Earlier this month, little Matilda had a hole drilled through her skull to allow the types of enzymes she is missing to be pumped into her brain.
The first procedure is set to take place today.
Melanie said: “She’s had brain scans, blood and urine tests and an EEG, and they said she is suitable for the trial.
“She will be in intensive care after the treatment, and we don’t know what sort of effect it’s going to have.
“It might slow down or reverse the process, we just don’t know, and we don’t know if there will be any side-effects.
“They’ve done this on four other children around the world, but Matilda is the first in the UK. They don’t know how it’s affected the other children yet.”
She added: “We had to give this a go. There’s no cure, so we felt like we had no choice.
“You’ve got to give anything a try, and I do worry about it, but you’ve got to stay hopeful.
“You can’t think too far ahead – you have to take each day as it comes, but I feel that Matilda being accepted for the trial has given us the first glimpse of hope.
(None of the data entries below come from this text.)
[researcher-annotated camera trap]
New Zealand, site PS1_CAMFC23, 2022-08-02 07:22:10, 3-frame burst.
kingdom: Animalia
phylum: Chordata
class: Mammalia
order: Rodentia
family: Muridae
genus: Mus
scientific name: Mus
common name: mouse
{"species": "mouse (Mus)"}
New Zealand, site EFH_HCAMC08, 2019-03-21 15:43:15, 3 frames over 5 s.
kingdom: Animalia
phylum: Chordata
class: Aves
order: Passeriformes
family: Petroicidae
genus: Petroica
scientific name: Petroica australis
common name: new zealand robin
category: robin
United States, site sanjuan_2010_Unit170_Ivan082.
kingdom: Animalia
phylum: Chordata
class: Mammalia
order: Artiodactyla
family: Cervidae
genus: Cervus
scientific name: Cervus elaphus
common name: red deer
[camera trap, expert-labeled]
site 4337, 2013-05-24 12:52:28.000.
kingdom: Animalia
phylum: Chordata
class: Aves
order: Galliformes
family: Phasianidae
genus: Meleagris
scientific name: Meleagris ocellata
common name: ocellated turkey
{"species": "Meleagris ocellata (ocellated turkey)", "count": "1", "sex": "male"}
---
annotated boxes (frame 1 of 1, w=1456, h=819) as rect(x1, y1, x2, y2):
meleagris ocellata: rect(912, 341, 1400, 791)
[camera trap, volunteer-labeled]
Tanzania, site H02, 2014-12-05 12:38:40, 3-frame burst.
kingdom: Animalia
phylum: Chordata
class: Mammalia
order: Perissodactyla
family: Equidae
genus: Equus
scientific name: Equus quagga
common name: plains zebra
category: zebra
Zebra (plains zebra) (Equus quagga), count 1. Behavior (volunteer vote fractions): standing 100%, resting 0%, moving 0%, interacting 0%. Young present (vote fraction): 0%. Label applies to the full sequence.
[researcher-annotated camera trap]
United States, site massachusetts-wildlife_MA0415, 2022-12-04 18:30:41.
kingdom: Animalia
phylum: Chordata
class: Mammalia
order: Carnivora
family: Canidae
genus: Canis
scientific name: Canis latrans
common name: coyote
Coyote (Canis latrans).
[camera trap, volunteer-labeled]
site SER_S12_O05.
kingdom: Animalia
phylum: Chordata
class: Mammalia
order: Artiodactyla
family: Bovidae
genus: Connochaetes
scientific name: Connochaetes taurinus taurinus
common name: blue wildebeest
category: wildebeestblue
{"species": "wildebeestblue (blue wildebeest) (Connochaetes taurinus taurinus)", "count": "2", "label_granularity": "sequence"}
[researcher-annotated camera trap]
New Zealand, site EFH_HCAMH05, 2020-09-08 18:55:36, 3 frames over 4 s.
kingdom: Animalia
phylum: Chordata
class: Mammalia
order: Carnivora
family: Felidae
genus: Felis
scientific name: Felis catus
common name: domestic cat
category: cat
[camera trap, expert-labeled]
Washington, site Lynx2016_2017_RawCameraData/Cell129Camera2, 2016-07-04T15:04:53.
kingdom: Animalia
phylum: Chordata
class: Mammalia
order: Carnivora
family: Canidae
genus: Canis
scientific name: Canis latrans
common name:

“If I hadn’t agreed to go through with it, I would only be wishing I had and wondering what would have happened.”
And Melanie has good reason to have faith in medical trials.
Her dad was one of the first people to undergo a bone marrow transplant when she was a little girl. He acted as a donor to save her
“We didn’t know what would happen then either,” she said. “But it saved my uncle’s life.
“I’ve got confidence in the professionals, and I know Matilda is in good hands.”
The family is staying in an apartment in London for the next three months, funded by BioMarin. Matilda will have enzymes pumped into her brain every two weeks, with the dosage being increased as long as the treatment goes well, for the next 48 weeks.